運送業許可で営業所が重要になる理由
運送業許可を取得する際、営業所は事業を管理するための中心となる場所です。トラックを置く車庫や、運転者が休む休憩施設に目が向きがちですが、営業所が適切に確保されていなければ、許可申請を進めることは難しくなります。営業所では、運行管理、点呼、帳票の保管、事故対応、取引先との連絡など、運送事業を安全に動かすための管理業務を行います。
初心者の方が注意したいのは、営業所は「とりあえず住所があればよい」というものではない点です。実際に事業を行える場所であること、使用する権利があること、都市計画法や建築基準法などの関係法令に問題がないことを確認する必要があります。賃貸物件を使う場合は、契約内容で事業用として利用できるか、貸主の承諾が取れるかも大切です。
また、営業所は開業後の実務にも大きく関わります。運行管理者が常駐しやすい場所か、運転者が出入りしやすいか、車庫や休憩施設との距離に無理がないかなど、日々の運営を想定して選ぶことが重要です。書類上だけ条件を満たしていても、実際の管理がしにくい場所では、開業後に負担が増えてしまいます。
営業所を選ぶ前に確認したい基本条件
営業所を決める前には、立地や賃料だけで判断せず、許可申請に使える物件かどうかを確認する必要があります。特に、事務所として利用できる建物なのか、使用権原を証明できるのか、関係法令に抵触していないかは早めに確認しておきたいポイントです。
使用権原を確認する
営業所として使うためには、その場所を適法に使用できる権利が必要です。自己所有であれば登記情報など、賃貸であれば賃貸借契約書や使用承諾書などで確認します。居住用物件を事務所として使う場合、契約上禁止されていることもあるため注意が必要です。契約前に、運送業の営業所として使う予定であることを貸主や管理会社に伝えておくと安心です。
関係法令への適合を確認する
営業所は、都市計画法、建築基準法、農地法などに抵触しない場所である必要があります。たとえば、市街化調整区域や用途の制限がある建物では、営業所として利用できない場合があります。見た目には普通の事務所でも、申請上は認められないケースがあるため、物件を決める前に自治体や専門家へ確認しておくことが大切です。
車庫や休憩施設との関係を確認する
営業所と車庫、休憩施設は、運送事業を一体で運営できる配置であることが求められます。車庫が遠すぎると、点呼や車両管理がしづらくなり、安全管理の面でも不便です。休憩施設についても、運転者が実際に利用しやすい場所であるかを考える必要があります。地図上の距離だけでなく、移動しやすさも見ておきましょう。
営業所準備をスムーズに進めるコツ
営業所の準備は、物件を借りてから確認するのではなく、候補段階で条件を整理することが大切です。許可申請に使えない物件を契約してしまうと、賃料や初期費用が無駄になる可能性があります。まずは、営業所として使えるか、車庫や休憩施設との位置関係に問題がないか、必要書類をそろえられるかを確認しましょう。

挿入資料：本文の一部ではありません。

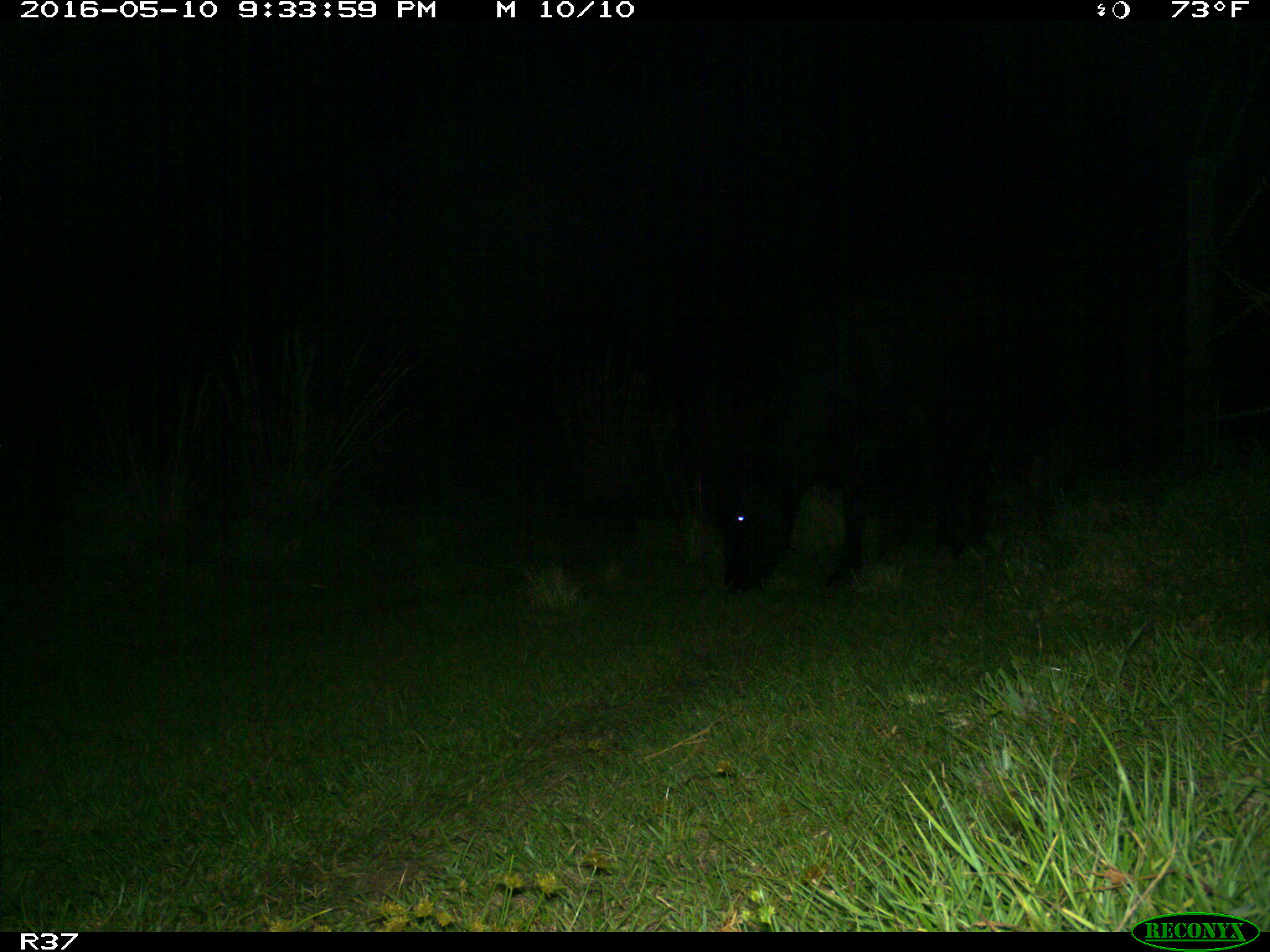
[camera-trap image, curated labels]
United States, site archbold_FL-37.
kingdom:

準備の流れとしては、次の順番で進めると整理しやすくなります。
・営業エリアと車庫候補を決める
・営業所候補の用途や契約条件を確認する
・貸主や管理会社に事業利用の可否を確認する
・休憩施設を併設するか別に用意するか決める
・契約書、図面、写真などの資料を準備する
特に賃貸物件では、契約書の使用目的が重要になります。単に「事務所」と記載されていれば足りる場合もありますが、運送業の営業所として使うことに問題がないかは個別に確認したほうが安全です。また、営業所内に帳票を保管するスペースや点呼を行う場所を確保できるかも考えておきましょう。
運送業許可の営業所は、許可を取るためだけの場所ではなく、開業後の安全管理と事業運営を支える拠点です。賃料の安さだけで選ぶと、車庫との距離や管理のしにくさで後から困ることがあります。早い段階で条件を確認し、必要に応じて行政書士などの専門家に相談することで、申請準備を無理なく進めやすくなります。